> Work to be completed: Among the lines of the data, copy those that hold "fraction".

> Given data:
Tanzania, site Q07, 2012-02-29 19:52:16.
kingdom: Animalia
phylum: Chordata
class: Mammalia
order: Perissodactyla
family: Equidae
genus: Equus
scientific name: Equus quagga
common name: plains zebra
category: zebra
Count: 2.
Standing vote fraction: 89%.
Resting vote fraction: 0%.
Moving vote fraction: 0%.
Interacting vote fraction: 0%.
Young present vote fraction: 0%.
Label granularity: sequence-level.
--
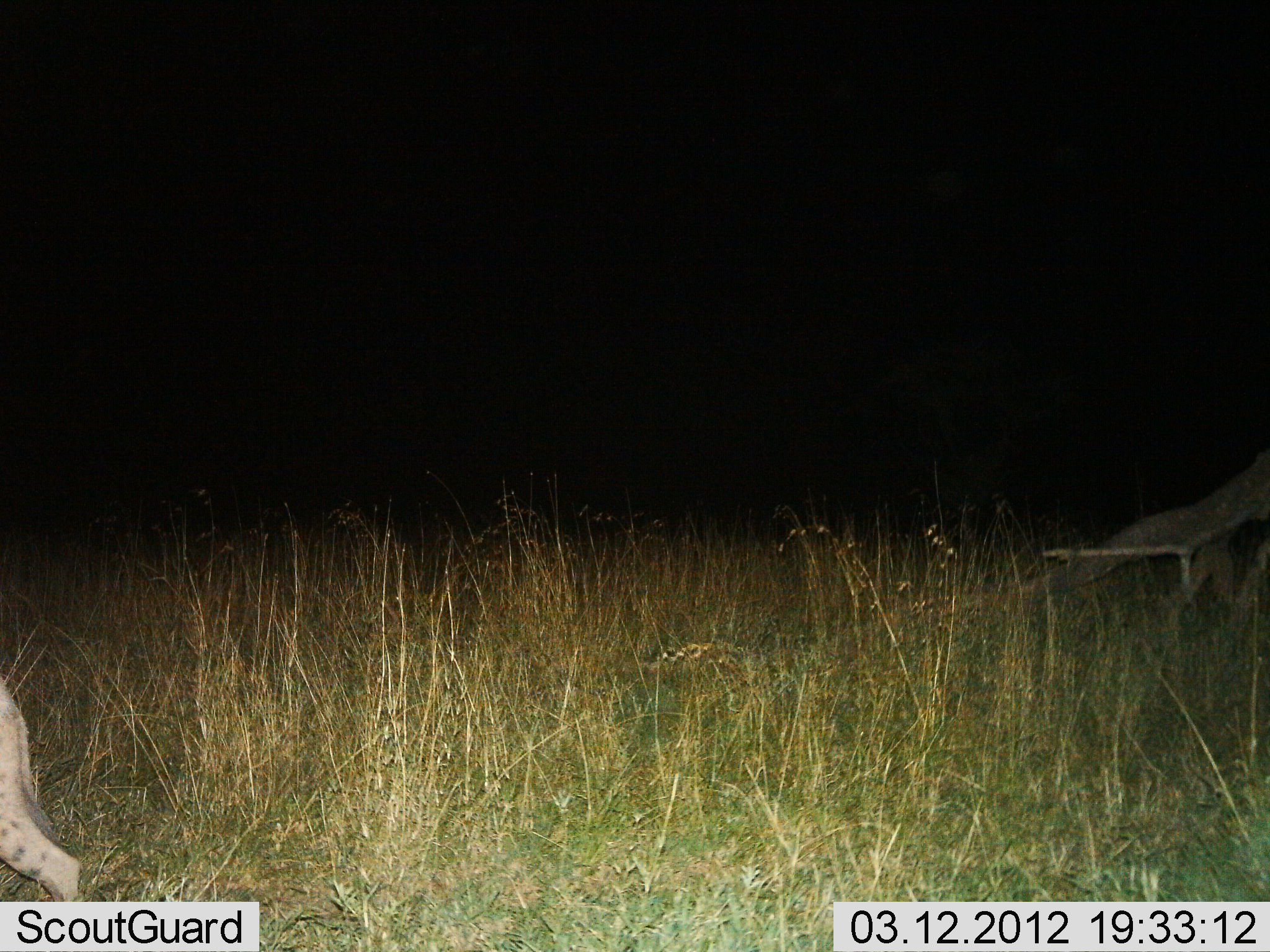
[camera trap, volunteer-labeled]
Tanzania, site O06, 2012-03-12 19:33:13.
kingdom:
...
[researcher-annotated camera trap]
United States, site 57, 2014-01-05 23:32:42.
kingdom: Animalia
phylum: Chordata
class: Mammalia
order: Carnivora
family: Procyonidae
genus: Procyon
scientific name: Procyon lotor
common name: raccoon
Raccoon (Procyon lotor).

> Expected answer:
Standing vote fraction: 89%.
Resting vote fraction: 0%.
Moving vote fraction: 0%.
Interacting vote fraction: 0%.
Young present vote fraction: 0%.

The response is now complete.